Readable code makes maintaining programs simpler, ergo cheaper.  D’s syntax stems from the same tree as C, allowing programmers to leverage their considerable experience; yet D comes with a number of useful changes to make code more readable, creating a simple, familiar environment.  This project was intended to expose the differences between D and C++.  Properties are an excellent example of a small change made in D, which reaps great benefit for readability.  Wait, what’s the problem? One can declare getters and setters in C++, isn’t that enough? I say no.  Take the following example in C++:

void RedBlackTree::Transplant(RedBlackNode::Ptr u, RedBlackNode::Ptr v)
{
    if(u->Parent() == nil)
        root = v;
    else if(u == u->Parent()->Left())
        u->Parent()->Left(v);
    else
        u->Parent()->Right(v);
    v->Parent(u->Parent());
}

Line 6 actually modified u’s right sibling (u->Parent()->Right()).  Where is the equal sign? There isn’t one. Experienced C++ programmers are used to looking at this deficiency as status quo.  However, its much easier in D to see the statement’s intent.

void Transplant(RedBlackNode u, RedBlackNode v)
{
    if(u.Parent == nil)
        root = v;
    else if(u == v.Parent.Left)
        u.Parent.Left = v;
    else
                u.Parent.Right = v;
    v.Parent = u.Parent;
}

D uses the property idiom to clearly show that an assignment is taking place.  This simple example is powerful.  Notice that the syntax is nearly identical between the 2 languages. This similarity makes it very easy for one to use their current C++ skills almost immediately.

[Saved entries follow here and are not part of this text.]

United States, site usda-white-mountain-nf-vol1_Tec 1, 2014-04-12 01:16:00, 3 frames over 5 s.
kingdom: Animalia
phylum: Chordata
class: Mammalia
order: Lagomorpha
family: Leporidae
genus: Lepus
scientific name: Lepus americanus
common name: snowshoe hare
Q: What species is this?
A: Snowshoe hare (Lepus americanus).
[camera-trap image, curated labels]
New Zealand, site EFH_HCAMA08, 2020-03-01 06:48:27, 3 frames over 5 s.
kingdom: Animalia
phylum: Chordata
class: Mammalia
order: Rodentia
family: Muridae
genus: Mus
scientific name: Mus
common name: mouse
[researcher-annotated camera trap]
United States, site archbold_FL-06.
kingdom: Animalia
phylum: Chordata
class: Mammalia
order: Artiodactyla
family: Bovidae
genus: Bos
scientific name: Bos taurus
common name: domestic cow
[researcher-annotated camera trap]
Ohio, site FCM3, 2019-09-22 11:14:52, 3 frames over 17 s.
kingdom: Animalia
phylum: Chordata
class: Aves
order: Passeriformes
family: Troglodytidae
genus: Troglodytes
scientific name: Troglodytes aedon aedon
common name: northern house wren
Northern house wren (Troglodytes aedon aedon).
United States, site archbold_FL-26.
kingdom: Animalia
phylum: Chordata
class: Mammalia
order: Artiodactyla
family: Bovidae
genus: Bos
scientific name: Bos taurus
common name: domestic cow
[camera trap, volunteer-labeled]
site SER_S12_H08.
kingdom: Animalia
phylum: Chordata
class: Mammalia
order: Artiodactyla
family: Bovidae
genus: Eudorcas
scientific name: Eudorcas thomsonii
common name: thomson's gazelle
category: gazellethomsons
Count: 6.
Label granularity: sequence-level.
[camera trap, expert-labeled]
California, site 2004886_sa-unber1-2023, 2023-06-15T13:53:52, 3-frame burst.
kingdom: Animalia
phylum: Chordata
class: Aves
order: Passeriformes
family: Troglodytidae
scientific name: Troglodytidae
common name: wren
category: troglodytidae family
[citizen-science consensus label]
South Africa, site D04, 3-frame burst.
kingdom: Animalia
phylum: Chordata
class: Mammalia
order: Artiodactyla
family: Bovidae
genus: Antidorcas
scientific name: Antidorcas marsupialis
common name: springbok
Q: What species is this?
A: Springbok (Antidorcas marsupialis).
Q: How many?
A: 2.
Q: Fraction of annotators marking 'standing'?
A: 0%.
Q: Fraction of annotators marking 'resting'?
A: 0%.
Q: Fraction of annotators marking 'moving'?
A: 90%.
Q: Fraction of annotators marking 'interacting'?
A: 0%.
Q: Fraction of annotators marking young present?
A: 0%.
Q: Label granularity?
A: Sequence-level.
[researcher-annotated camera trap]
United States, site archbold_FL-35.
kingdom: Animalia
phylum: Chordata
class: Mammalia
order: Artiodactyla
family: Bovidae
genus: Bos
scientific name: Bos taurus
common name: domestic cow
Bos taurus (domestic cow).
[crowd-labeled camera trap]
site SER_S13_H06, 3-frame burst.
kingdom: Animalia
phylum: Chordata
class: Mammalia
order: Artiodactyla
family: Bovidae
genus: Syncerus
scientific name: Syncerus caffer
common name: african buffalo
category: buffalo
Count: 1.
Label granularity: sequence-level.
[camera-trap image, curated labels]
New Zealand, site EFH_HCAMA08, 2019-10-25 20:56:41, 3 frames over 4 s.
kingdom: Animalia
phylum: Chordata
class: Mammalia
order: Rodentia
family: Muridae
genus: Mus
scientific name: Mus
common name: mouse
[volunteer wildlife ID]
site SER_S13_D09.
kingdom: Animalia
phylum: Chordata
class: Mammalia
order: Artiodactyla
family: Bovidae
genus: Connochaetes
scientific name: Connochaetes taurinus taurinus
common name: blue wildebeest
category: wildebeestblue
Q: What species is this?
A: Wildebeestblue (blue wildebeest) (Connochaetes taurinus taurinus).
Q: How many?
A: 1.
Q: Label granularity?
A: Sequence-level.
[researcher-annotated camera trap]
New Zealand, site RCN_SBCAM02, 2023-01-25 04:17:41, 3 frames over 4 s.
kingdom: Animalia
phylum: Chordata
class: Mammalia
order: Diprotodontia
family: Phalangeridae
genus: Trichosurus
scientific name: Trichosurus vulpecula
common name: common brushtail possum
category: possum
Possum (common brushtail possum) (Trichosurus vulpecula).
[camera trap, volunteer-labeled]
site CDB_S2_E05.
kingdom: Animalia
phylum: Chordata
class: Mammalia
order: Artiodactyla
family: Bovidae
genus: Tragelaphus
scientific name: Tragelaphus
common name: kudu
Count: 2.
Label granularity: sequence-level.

C++ is Whitespace Sensitive

One of the biggest complaints I hear from new python programmers is whitespace sensitivity.  Python uses whitespace as a method to control scope, something most editors do automatically anyway using indention.

def fn1(x):
    if(x is int):
        return 1+1;
    else:
        x = str(int(x) + 1)
        return x;

By forcing whitespace in the syntax braces (“{“ and “}”) are unnecessary, and all python programs look the same making it easier to share code.  It works well, and Python if very consistent in it’s implementation. C style languages are not whitespace sensitive, except special cases in C++.

void fn1()
{
    vector<vector<int>> stl_2d_vector; //Doesn't compile
    vector<vector<int> > stl_2d_vector; //Does compile
}

C++ uses the angle-brackets “<” and “>” for a number of functions:

  1. Templates

  2. Less-Than, Greater-Than comparison

  3. Bit-Wise Shifting

  4. Stream-Insertion Operator

  5. Stream-Extraction Operator

This isn’t so bad except that there are two separate, semantic classes here.  Sometimes the < and > characters are used to enclose text as in the example above.  Otherwise, the < and > characters do not enclose text and form an independent operator.  Said another way, angle brackets can form a digraph operator, and can form a semantic grouping…depending on the context.  Context makes C++ difficult to read.

This is just one example of how the obtuse syntax of C++ makes writing a compiler as well as readable code, difficult.  In this example, the compiler is trying to treat the “>>” digraph as an operator, instead of grouping the template arguments.  The space between the 2 “>” symbol allows the compiler to pair the angle brackets, enclose the template and compile the expression.

D provides a consistent alternative. Which leverage an existing operator for enclosing symbols, the parentheses.  D makes instantiating templates easy:

void fn1()
{
    vector!(vector!(int)) stl_2d_vector; //Does compile
    vector!(vector!(int) ) stl_2d_vector; //Still compiles
}

The “!” operator is always used as a unary operator. Sometimes it can be used as not or one’s complement (bit-twiddle) as in:

if( t != 1) //If T is not equal to 1
    //Do Something
t = !t; // One's complement t;

However, ! always means “I stand alone, and I modify the token to my right”.  When we create a template, the ! modifies the enclosing parenthetical statement to transform it to a template expression.  D does not overload operators, or tokens. D does not use context sensitive syntax.  D, like python, allows one to write very readable software.

D gives us tools to write correct code, and offers a simplified syntax that leverages our existing C++ experience.  Starting new projects in a new language is a daunting task, yet D offers a lower-risk path in upgrading to a modern language.  D isn’t perfect but it provides a number of features for C++ developers to start solving real problems, today.